[WHAT YOU ARE ASKED TO DO] Repeat the data exactly, please; no pictures belong in the copy.
*** RAW DATA ***
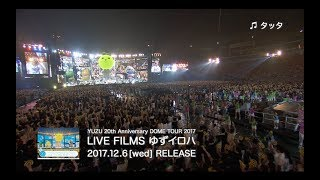 2017年12月6日(水)同時リリース!ゆず20周年記念ライブを収めたDVD / Bl...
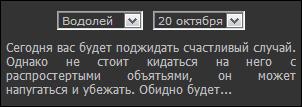 https://img-fotki.yandex.ru/get/151273/18026814.a8/0_c2a49_213db2b0_orig.png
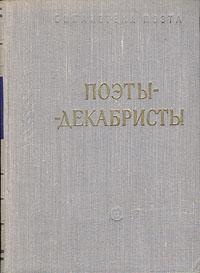 В. Раевский, А. Бестужев, П. Колошин Поэты-декабристы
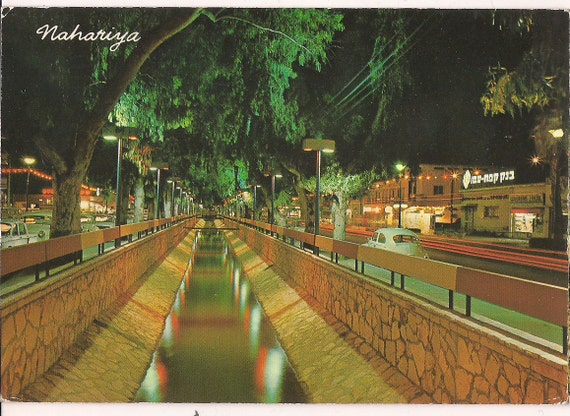 Nahariya Israel  city photos : Postcard Israel Nahariya City Rare Postcard Excellent by MypsyArt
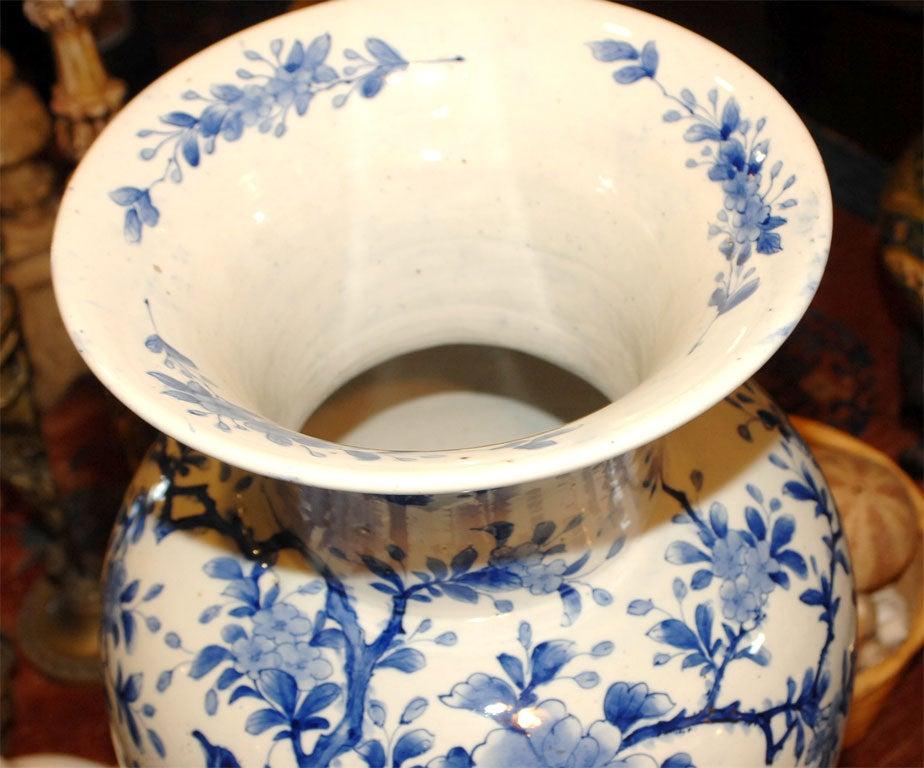 Monumental Size Aritaware Vase image 5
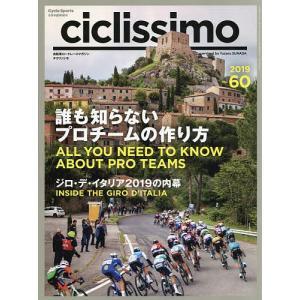 チクリッシモ No.60 2019年8月号 【サイクルスポーツ増刊】 bookfan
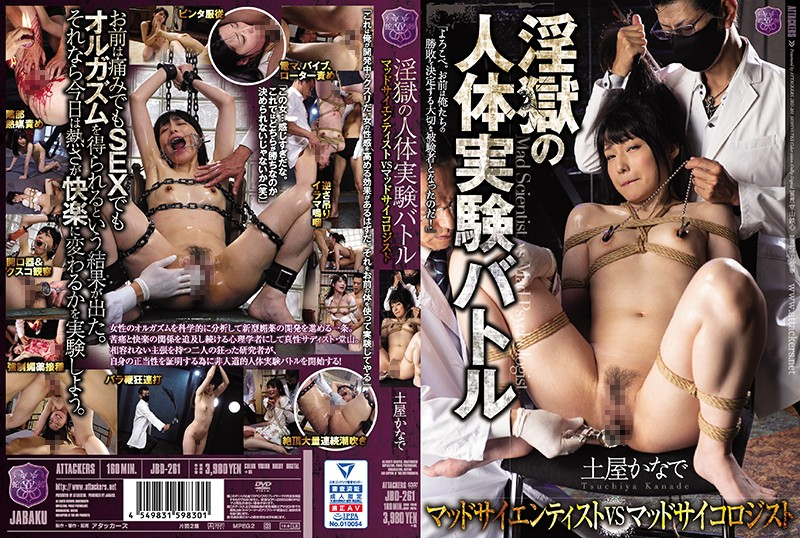 [JBD-261] The Erotic Hell Of A Human Experimentation Battle A Mad Scientist Vs A Mad Psychologist Kanade Tsuchiya (1080p)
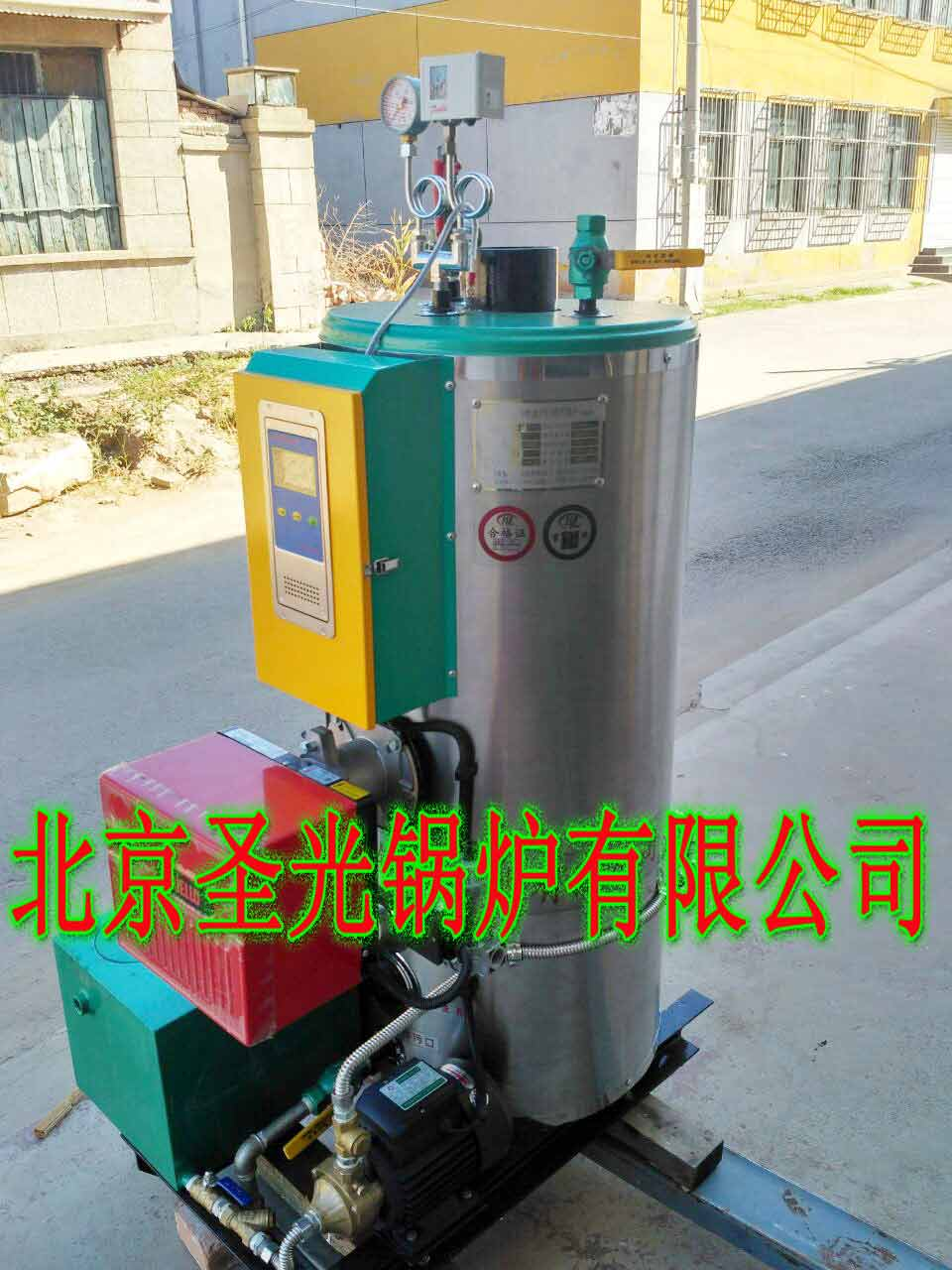 北京免檢水洗廠專用燃氣蒸汽發生器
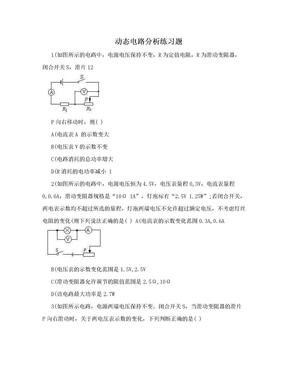 动态电路分析练习题.doc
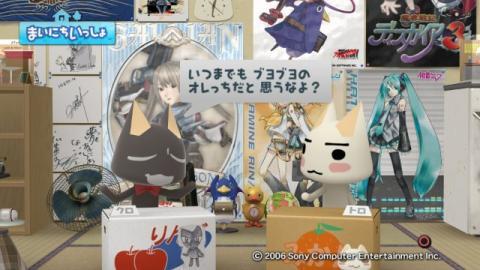 torosute2009/1/29 青いバラ 16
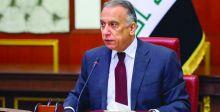 دعوات لتشكيل جبهة وطنية لدعم حكومة الكاظمي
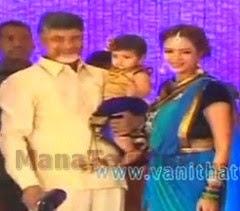 AP CM Fun with Manchu Lakshmi Daughter at Manchu Manoj Engagement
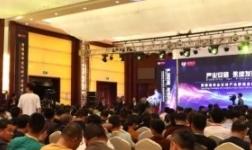 华业城将启动中国北方石材业界新的辉煌篇章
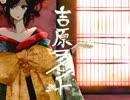【1500人記念】 吉原ラメント 歌ってみた 【さり】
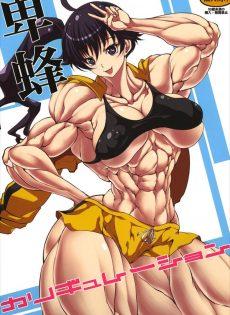 【化物語エロ漫画】火憐ちゃんは強くて可愛い自慢の妹。ただ、ちょっと身体を鍛えすぎちゃったかなぁ・・・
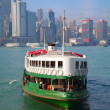 Hong Kong ferry - Stock Photo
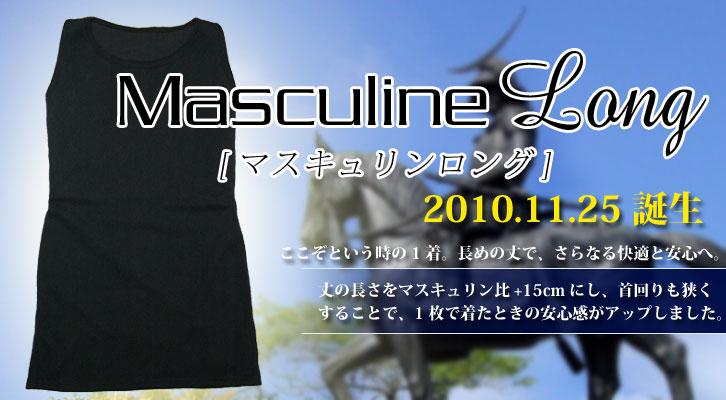 マスキュリンの自然な胸板を実現する機能性はそのままに、丈を伸ばして安心感をアップしたナベシャツ【マスキュリンロング】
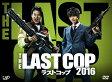 THE LAST COP/ラストコップ2016 DVD-BOX/DVD/VPBX-14583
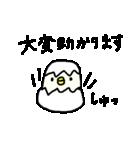 <敬語>わさわさヒヨコ100% Cute Duck(個別スタンプ:03)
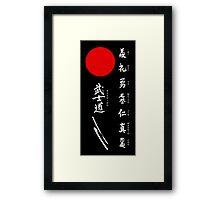 Bushido and Japanese Sun (White text) Framed Print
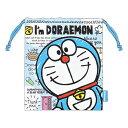 ドラえもん 巾着 【I'm Doraemon・ライトブルード...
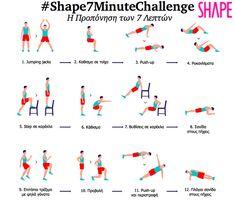 Κάνε join στο νέο Shape challenge για σφιχτό σώμα που βασίζεται στην έρευνα του the American College of Sports Medicine's Health and Fitness Journal.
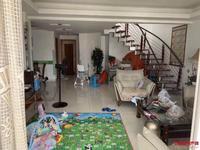 出售 龙瀚闽星佳园 复式 4房2厅3卫120平米76万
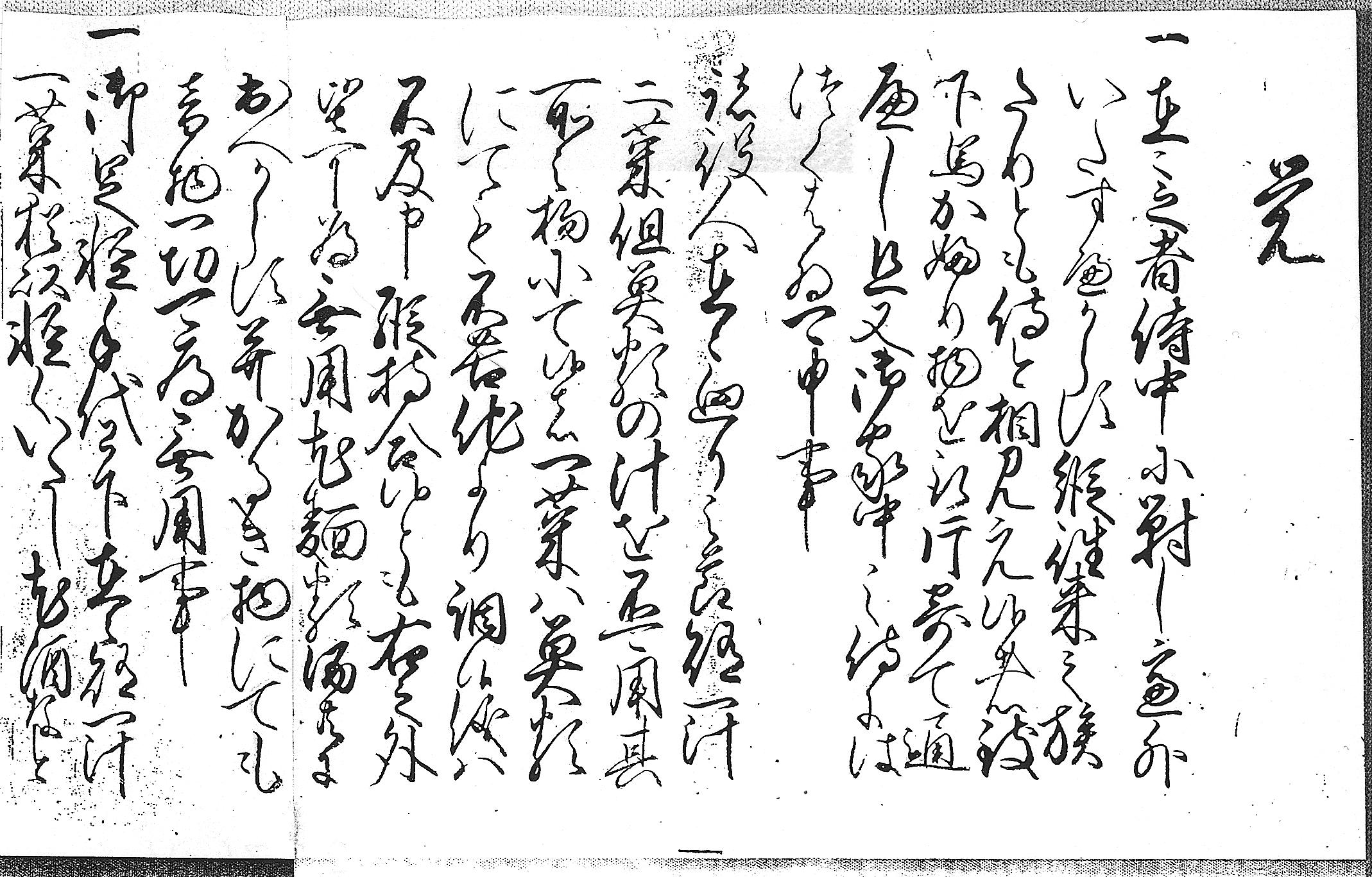「覚」正徳3年御触書(1)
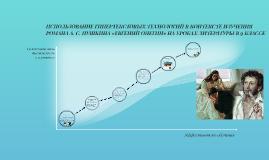 "Изучение романа А.С. Пушкина ""Евгений Онегин"""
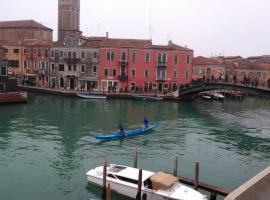 Casa vacanze Giulia, hotel in Murano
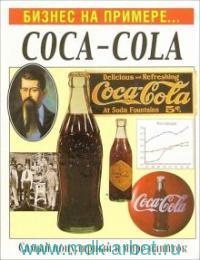 Coca-Cola : Кока-кола
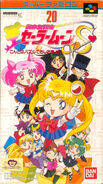 Bishoujo Senshi Sailor Moon S: Kondo wa Puzzle de Oshiokiyo!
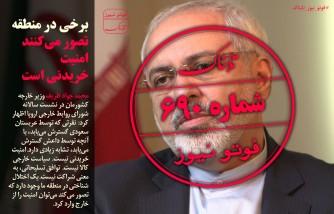 از برجام روح و جسمی باقی نمانده است/رئیس ستاد اقامه نماز جمعه تهران:از مضمون اشعار مداح اطلاعی نداشتیم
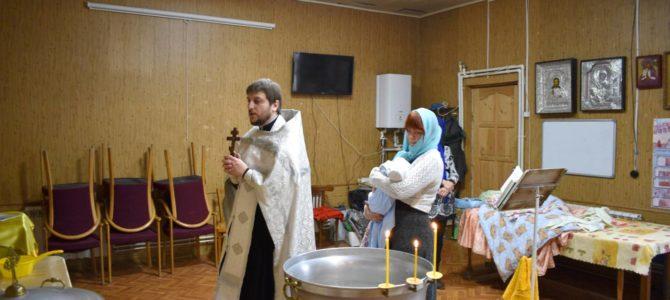 Крещение малыша в Доме мамы «Мария»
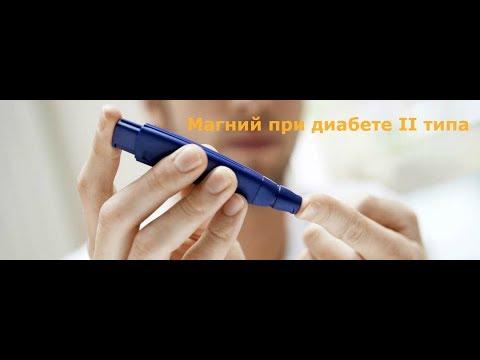 Магний при диабете 2 типа. Важная информация!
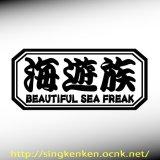 『海遊族』 BEAUTIFUL SEA FREAK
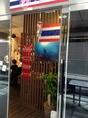 タイ人の絵かきさんが書いたシミランの絵が店内に展示☆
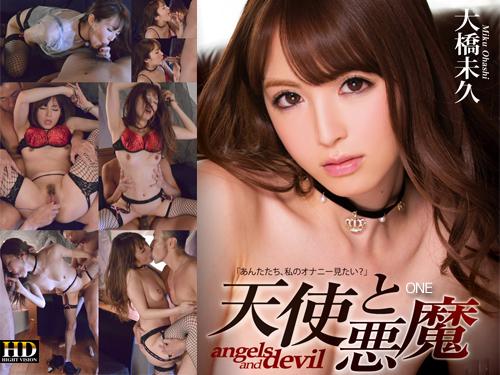 天使と悪魔_One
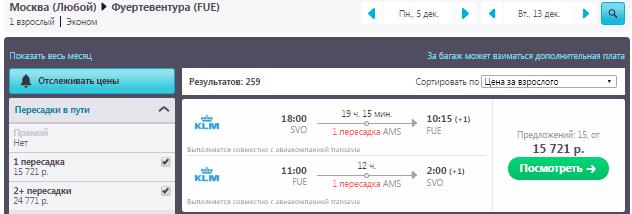 Москва - Фуертевентура - Москва
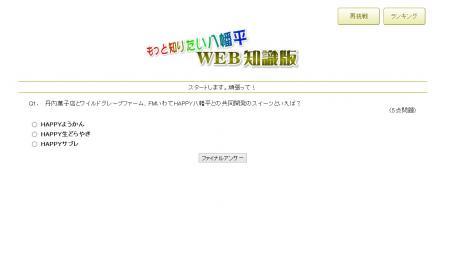 八幡平WEB04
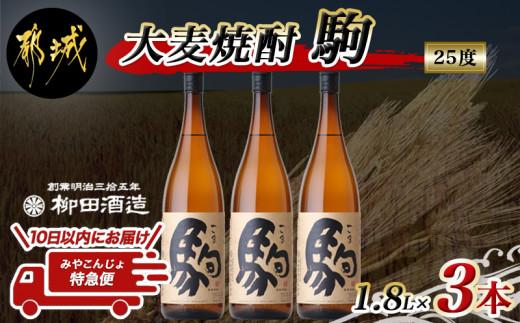 【柳田酒造】大麦焼酎 駒(25度)1.8L×3本 ≪みやこんじょ特急便≫_AD-0751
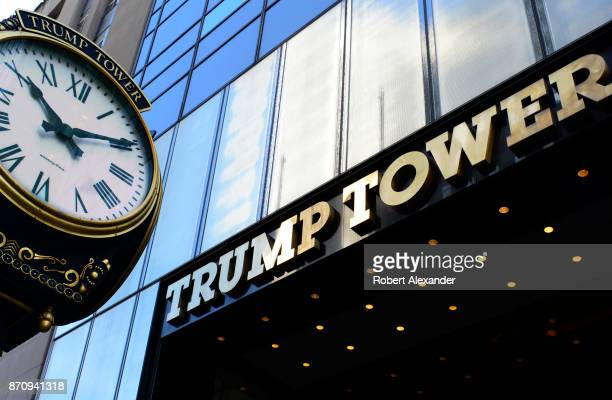 The public Fifth Avenue entrance to Trump Tower on Fifth Avenue in Midtown Manhattan New York New York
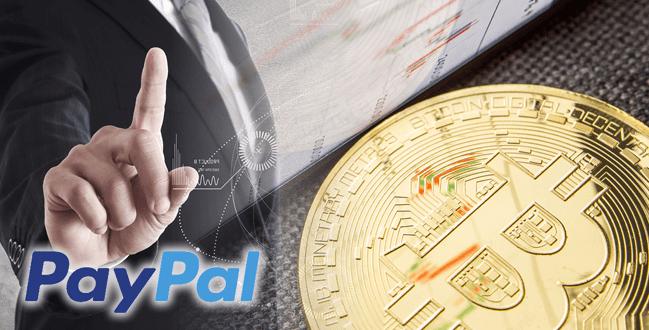 PayPalの共同設立者ピーター氏「ビットコインは大きな可能性を秘めている」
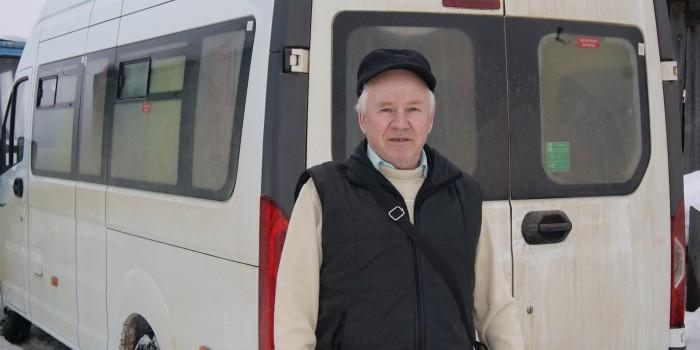 Василий Гоглев приехал домой из очередного рейса.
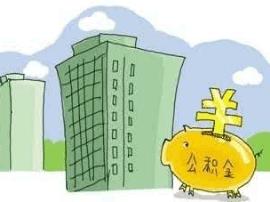 7月1日起 漳州将调整住房公积金缴存标准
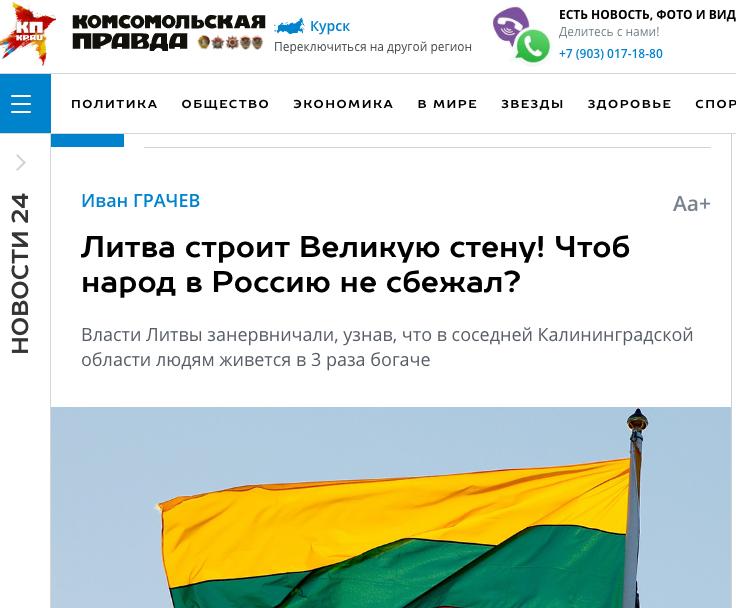 Комсомольская правда Курск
*** End of RAW DATA ***
[TASK ANSWER]
 2017年12月6日(水)同時リリース!ゆず20周年記念ライブを収めたDVD / Bl...
 https://img-fotki.yandex.ru/get/151273/18026814.a8/0_c2a49_213db2b0_orig.png
 В. Раевский, А. Бестужев, П. Колошин Поэты-декабристы
 Nahariya Israel  city photos : Postcard Israel Nahariya City Rare Postcard Excellent by MypsyArt
 Monumental Size Aritaware Vase image 5
 チクリッシモ No.60 2019年8月号 【サイクルスポーツ増刊】 bookfan
 [JBD-261] The Erotic Hell Of A Human Experimentation Battle A Mad Scientist Vs A Mad Psychologist Kanade Tsuchiya (1080p)
 北京免檢水洗廠專用燃氣蒸汽發生器
 动态电路分析练习题.doc
 torosute2009/1/29 青いバラ 16
 دعوات لتشكيل جبهة وطنية لدعم حكومة الكاظمي
 AP CM Fun with Manchu Lakshmi Daughter at Manchu Manoj Engagement
 华业城将启动中国北方石材业界新的辉煌篇章
【1500人記念】 吉原ラメント 歌ってみた 【さり】
 【化物語エロ漫画】火憐ちゃんは強くて可愛い自慢の妹。ただ、ちょっと身体を鍛えすぎちゃったかなぁ・・・
 Hong Kong ferry - Stock Photo
 マスキュリンの自然な胸板を実現する機能性はそのままに、丈を伸ばして安心感をアップしたナベシャツ【マスキュリンロング】
 THE LAST COP/ラストコップ2016 DVD-BOX/DVD/VPBX-14583
 <敬語>わさわさヒヨコ100% Cute Duck(個別スタンプ:03)
 Bushido and Japanese Sun (White text) Framed Print
 ドラえもん 巾着 【I'm Doraemon・ライトブルード...
 Κάνε join στο νέο Shape challenge για σφιχτό σώμα που βασίζεται στην έρευνα του the American College of Sports Medicine's Health and Fitness Journal.
 出售 龙瀚闽星佳园 复式 4房2厅3卫120平米76万
「覚」正徳3年御触書(1)
 "Изучение романа А.С. Пушкина ""Евгений Онегин"""
 Casa vacanze Giulia, hotel in Murano
 Coca-Cola : Кока-кола
 Bishoujo Senshi Sailor Moon S: Kondo wa Puzzle de Oshiokiyo!
 از برجام روح و جسمی باقی نمانده است/رئیس ستاد اقامه نماز جمعه تهران:از مضمون اشعار مداح اطلاعی نداشتیم
 Крещение малыша в Доме мамы «Мария»
 Магний при диабете 2 типа. Важная информация!
 『海遊族』 BEAUTIFUL SEA FREAK
 タイ人の絵かきさんが書いたシミランの絵が店内に展示☆
 天使と悪魔_One
 Москва - Фуертевентура - Москва
 八幡平WEB04
 【柳田酒造】大麦焼酎 駒(25度)1.8L×3本 ≪みやこんじょ特急便≫_AD-0751
 The public Fifth Avenue entrance to Trump Tower on Fifth Avenue in Midtown Manhattan New York New York
 PayPalの共同設立者ピーター氏「ビットコインは大きな可能性を秘めている」
 Василий Гоглев приехал домой из очередного рейса.
 7月1日起 漳州将调整住房公积金缴存标准
 Комсомольская правда Курск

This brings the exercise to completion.